En ese momento, Manlard también se dio cuenta y, mirando a Chen Xiao con los ojos a punto de estallar, rugió y se abalanzó sobre él.
Cada paso era como una bomba cayendo sobre el suelo, destrozando el piso bajo sus pies, ¡y un puñetazo feroz, similar a una bala de cañón, se disparó directo hacia Chen Xiao!
¡En ese momento, su mente solo tenía un pensamiento!
¡Matar a este tipo!
Aunque Manragu era simplemente su tercer hijo, ¡era sin duda su heredero más valioso!
¿Este tipo se atrevió a matar a su hijo de una bofetada?
Al ver venir el feroz puñetazo de Manlard, Chen Xiao respiró hondo y lanzó también un puñetazo.
¡Bum…!
La colisión de sus Fuerzas Qi se propagó como ondas.
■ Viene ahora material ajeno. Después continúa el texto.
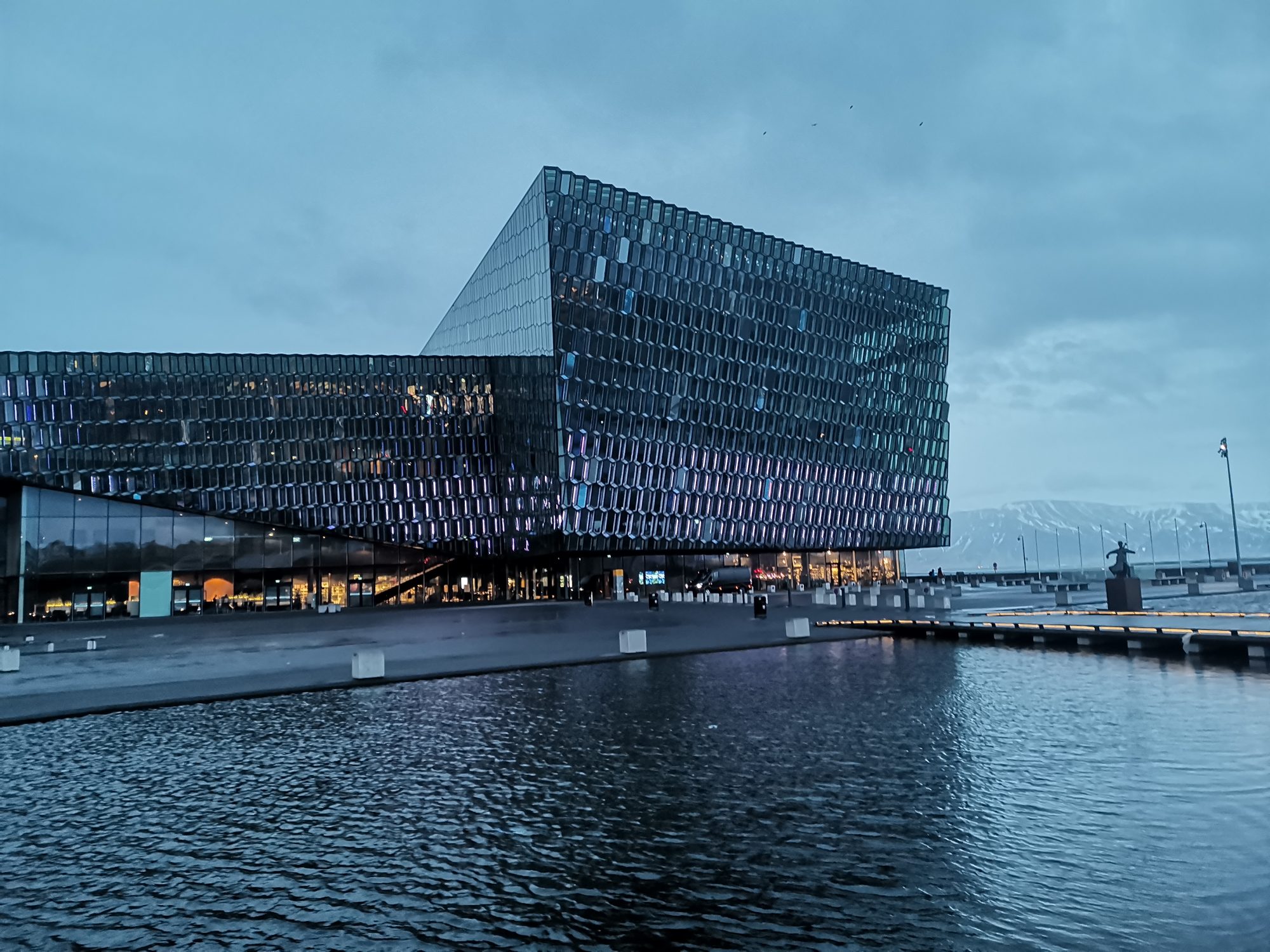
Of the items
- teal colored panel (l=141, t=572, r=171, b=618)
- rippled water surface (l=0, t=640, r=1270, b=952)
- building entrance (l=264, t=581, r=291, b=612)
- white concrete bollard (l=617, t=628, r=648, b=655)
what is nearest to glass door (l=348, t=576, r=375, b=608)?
building entrance (l=264, t=581, r=291, b=612)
Como dos proyectiles detonando en el aire, produciendo una aterradora onda de choque.
Bajo el barrido de esta onda de choque, muchos cristales y cerámicas se hicieron añicos, ¡y la gente común sin cultivo fue sacudida al instante hasta vomitar sangre!
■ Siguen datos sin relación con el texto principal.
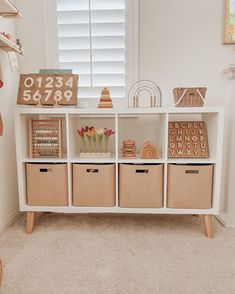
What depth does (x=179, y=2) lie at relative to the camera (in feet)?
5.77

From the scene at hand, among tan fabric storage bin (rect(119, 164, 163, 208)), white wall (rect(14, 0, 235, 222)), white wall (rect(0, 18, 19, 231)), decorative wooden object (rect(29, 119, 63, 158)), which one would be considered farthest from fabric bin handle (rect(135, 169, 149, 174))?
white wall (rect(0, 18, 19, 231))

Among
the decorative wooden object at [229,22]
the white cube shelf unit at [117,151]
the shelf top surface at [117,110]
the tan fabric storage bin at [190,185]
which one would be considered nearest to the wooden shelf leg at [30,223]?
the white cube shelf unit at [117,151]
Incluso la gravemente herida Leng Baiyu fue empujada varios pasos hacia atrás por la onda de choque.
Tanto Chen Xiao como Manlard retrocedieron dos pasos, ¡impresionados en secreto por la fuerza del otro!
Aunque ambos son Grandes Maestros de medio paso, la fuerza de Manlard todavía supera a la de aquellos cuatro Grandes Maestros de medio paso por uno o dos niveles.
¡El puño, que contenía tal intención, hizo que Chen Xiao sintiera una fuerza aterradora, como si las montañas se derrumbaran sobre él!
Manlard entrecerró los ojos, con la voz ronca: —¿Quién eres?!
Esta vez, usó el idioma de la Tierra Divina.
Claramente, aunque fuera un tonto, ¡en este momento sabía que la persona que tenía delante venía de la Tierra Divina!
Chen Xiao se burló: —¡Bastardo!
¡No cambio mi apellido ni mi nombre!
¡Soy Ji Batai Xiao del País Yang!
¿Por qué me hablas en chino?
¿Acaso crees que no lo entiendo?
—No importa quién seas, hoy debes morir.
—Un aura asesina emanó de Manlard, espesa y feroz, convirtiéndolo en una bestia sedienta de sangre resucitada.
Abajo, tropas armadas con fusiles, que exudaban una presencia escalofriante, también irrumpieron en la escena.
Chen Xiao le lanzó un Elixir a Leng Baiyu: —Trágatelo, puede restaurar tu fuerza temporalmente.
Leng Baiyu tomó el Elixir sin dudarlo, y una fuerza se extendió por su cuerpo.
Su fuerza se restauró temporalmente.
Tembó, los huesos de todo su cuerpo emitieron crujidos, la Fuerza Qi se transformó en ondas que se extendieron, ¡y las personas a su lado salieron despedidas por los aires!
Los soldados entraron corriendo, moviéndose al unísono, e innumerables bocas de cañón negras apuntaron directamente a Leng Baiyu y los demás.
¡La atmósfera, antes armoniosa y festiva, se tornó asesina al instante!